Die nun geltende Regelung sieht vor, dass nach wie vor diese Filme auf Sicherheitsfilm umkopiert beziehungsweise künftig digital gesichert werden. Die originalen Filme werden nicht mehr umgehend entsorgt, sondern in den Nitromagazinen des Bundesarchivs gelagert. Erst wenn ein Film Zersetzungserscheinungen aufweist – mit deren Einsetzen eine Steigerung des Entzündungsrisikos einhergeht –, muss er künftig vernichtet werden. Da lassen die gesetzlichen Regelungen tatsächlich keinerlei Spielraum mehr.

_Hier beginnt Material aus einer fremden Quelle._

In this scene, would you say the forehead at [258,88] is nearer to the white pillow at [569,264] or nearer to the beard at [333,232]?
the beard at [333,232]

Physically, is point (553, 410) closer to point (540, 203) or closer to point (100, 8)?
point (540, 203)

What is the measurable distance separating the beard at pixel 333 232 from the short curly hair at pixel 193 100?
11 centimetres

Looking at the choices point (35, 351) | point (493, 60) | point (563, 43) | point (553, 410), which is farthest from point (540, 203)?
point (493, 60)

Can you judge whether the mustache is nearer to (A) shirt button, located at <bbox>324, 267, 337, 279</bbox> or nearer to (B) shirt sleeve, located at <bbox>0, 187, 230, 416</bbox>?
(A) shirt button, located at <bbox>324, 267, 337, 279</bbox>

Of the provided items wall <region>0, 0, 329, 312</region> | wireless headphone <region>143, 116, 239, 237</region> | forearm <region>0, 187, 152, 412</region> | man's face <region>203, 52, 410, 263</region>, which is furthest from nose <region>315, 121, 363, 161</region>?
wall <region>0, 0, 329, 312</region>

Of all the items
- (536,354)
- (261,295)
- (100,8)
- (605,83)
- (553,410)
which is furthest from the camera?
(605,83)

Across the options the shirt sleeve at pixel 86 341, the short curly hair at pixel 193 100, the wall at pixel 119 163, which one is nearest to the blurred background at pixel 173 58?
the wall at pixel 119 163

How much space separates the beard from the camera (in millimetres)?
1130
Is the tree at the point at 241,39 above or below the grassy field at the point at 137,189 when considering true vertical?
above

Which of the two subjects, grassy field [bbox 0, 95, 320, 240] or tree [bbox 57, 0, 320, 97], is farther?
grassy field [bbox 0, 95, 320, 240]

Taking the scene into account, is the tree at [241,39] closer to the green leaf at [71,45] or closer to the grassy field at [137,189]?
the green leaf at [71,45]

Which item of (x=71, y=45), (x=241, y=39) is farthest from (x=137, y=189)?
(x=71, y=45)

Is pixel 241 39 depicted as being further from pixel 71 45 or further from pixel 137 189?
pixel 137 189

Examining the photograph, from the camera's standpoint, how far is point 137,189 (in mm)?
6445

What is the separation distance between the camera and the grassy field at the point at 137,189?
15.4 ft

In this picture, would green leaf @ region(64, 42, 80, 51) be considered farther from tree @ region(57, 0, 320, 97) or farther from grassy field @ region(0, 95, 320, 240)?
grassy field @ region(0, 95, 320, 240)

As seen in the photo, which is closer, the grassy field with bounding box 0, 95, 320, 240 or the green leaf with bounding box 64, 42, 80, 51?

Alle Nitrofilme werden wie bislang in regelmäßigen Abständen von längstens zwei Jahren auf ihren Zustand hin überprüft. Sollte dabei ein noch nicht gesicherter Film entdeckt werden, wird dieser umgehend digitalisiert.
Jetzt soll die Kopieranstalt des Bundesarchivs in Berlin-Hoppegarten geschlossen werden und Archivfilme nur noch als Digitalisate gesichert werden.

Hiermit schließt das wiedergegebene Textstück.